### EXTRACT
• • • •
Humpback Whale Identification

July 31, 2018

If you’ve been on one of our tours recently you may have noticed that among-st the accoutrement of radios, speakers and useful spotting equipment the guides keep with them, they also have a camera at the ready at all times.

There are a couple of reasons for this. One being so that we can opportunistically capture picturesque photos of the wildlife and the landscape to showcase the magnificence of our tours, allowing those of you who have an upcoming tour to get an idea of what to expect, and just how exciting life at sea can be. However, one of the more pivotal reasons that we are often spotted acting as snap-happy as can be is to help extend the scientific database of Icelandic whales.
• • • •
### GIVEN INFORMATION

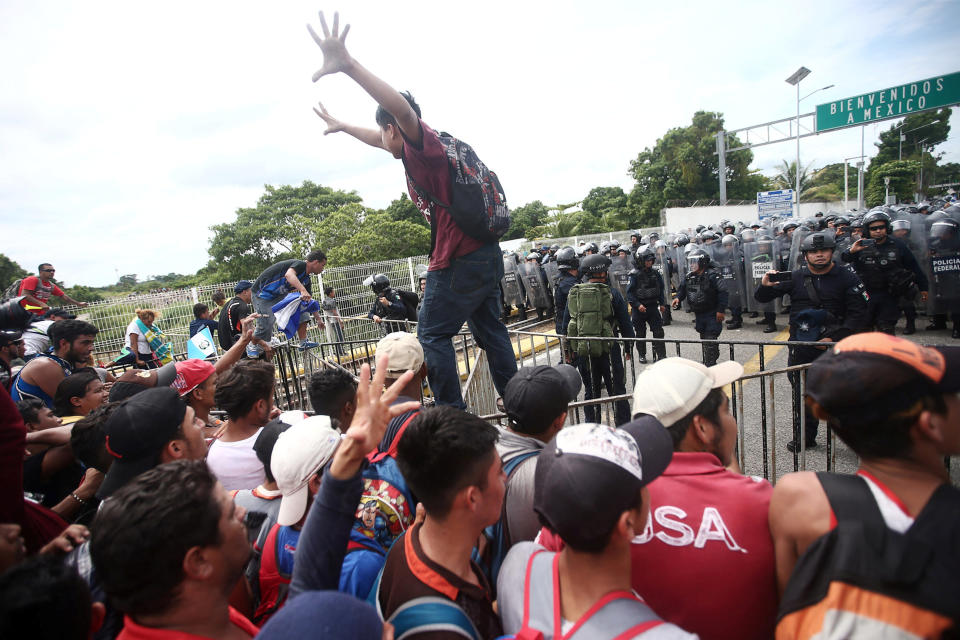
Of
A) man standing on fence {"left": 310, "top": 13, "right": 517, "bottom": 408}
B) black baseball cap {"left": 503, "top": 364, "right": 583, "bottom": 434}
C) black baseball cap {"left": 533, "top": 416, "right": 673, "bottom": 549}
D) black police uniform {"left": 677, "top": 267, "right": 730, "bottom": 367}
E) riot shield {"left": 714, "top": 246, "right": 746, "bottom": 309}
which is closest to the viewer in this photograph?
black baseball cap {"left": 533, "top": 416, "right": 673, "bottom": 549}

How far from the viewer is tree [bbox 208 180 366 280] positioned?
33438 mm

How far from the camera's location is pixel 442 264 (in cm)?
306

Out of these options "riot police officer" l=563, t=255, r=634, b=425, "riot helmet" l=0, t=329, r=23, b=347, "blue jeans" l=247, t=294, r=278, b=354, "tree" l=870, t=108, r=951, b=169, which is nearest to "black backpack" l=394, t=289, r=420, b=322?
"blue jeans" l=247, t=294, r=278, b=354

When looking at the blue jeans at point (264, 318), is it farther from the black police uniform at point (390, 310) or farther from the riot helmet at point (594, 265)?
the riot helmet at point (594, 265)

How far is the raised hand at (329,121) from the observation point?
3.38 metres

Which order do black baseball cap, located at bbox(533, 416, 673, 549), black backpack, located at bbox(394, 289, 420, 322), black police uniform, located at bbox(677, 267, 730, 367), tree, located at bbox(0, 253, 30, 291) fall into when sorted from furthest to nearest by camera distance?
1. tree, located at bbox(0, 253, 30, 291)
2. black backpack, located at bbox(394, 289, 420, 322)
3. black police uniform, located at bbox(677, 267, 730, 367)
4. black baseball cap, located at bbox(533, 416, 673, 549)

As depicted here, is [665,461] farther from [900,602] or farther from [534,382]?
[534,382]

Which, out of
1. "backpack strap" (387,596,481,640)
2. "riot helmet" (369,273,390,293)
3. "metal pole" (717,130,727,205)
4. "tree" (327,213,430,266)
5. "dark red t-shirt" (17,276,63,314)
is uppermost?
"metal pole" (717,130,727,205)

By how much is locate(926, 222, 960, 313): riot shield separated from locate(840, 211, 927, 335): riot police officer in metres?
1.08

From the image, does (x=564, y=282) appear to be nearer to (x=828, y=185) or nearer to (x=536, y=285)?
(x=536, y=285)

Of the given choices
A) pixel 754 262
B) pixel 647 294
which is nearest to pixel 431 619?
pixel 647 294

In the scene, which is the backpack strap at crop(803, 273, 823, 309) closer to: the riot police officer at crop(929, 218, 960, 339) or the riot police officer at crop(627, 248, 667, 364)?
the riot police officer at crop(627, 248, 667, 364)

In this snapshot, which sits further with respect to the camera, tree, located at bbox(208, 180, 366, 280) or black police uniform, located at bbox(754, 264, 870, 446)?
tree, located at bbox(208, 180, 366, 280)

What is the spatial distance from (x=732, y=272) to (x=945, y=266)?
3879 millimetres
• • • •
### EXPLORE THE MATERIAL
1 > In the text on humpback whale identification, what is one of the more pivotal reasons the guides keep a camera ready?
2 > Continue the text on humpback whale identification from its last sentence.

### RESPONSES TO THE TASKS
1 > To help extend the scientific database of Icelandic whales.

2 >
As of October 2017, 738 different individual humpback whales have officially been identified in Icelandic waters alone. The fluke (the underside of the caudal fin) of a humpback whale is always completely unique. A fluke to a humpback whale is the same as a fingerprint is to us humans (Brown et al., 2018). Since 1981, researchers, whale watching guides and tourists alike have been photographing humpbacks in Iceland and creating a giant database of all the mugshots that they can. You will be able to see from the photos attached here, as each photo shows a different whale with varied spots, blotches and nicks. Essentially, we are using photos to spot the difference and help us identify our fellow mammals.

Humpback whales tend to be separated into two groups: those who live in the Southern Hemisphere and those who live in the Northern Hemisphere. Humpbacks exhibit strong site philopatry, which means that they like to return to the same ‘holiday’ destinations every year. They are genetically programmed to consistently return to the same locations as their parents, and their parents before them to breed, feed and explore (Kowarski et al., 2018). Northern humpbacks spend their years migrating between the Arctic, where they love to eat krill, cold water fish and plankton in some of the most nutrient rich waters in the world, to breeding grounds such as Guadeloupe, the Dominican Republic, the West Indies and the Cape Verde Islands (Bertulli et al., 2018).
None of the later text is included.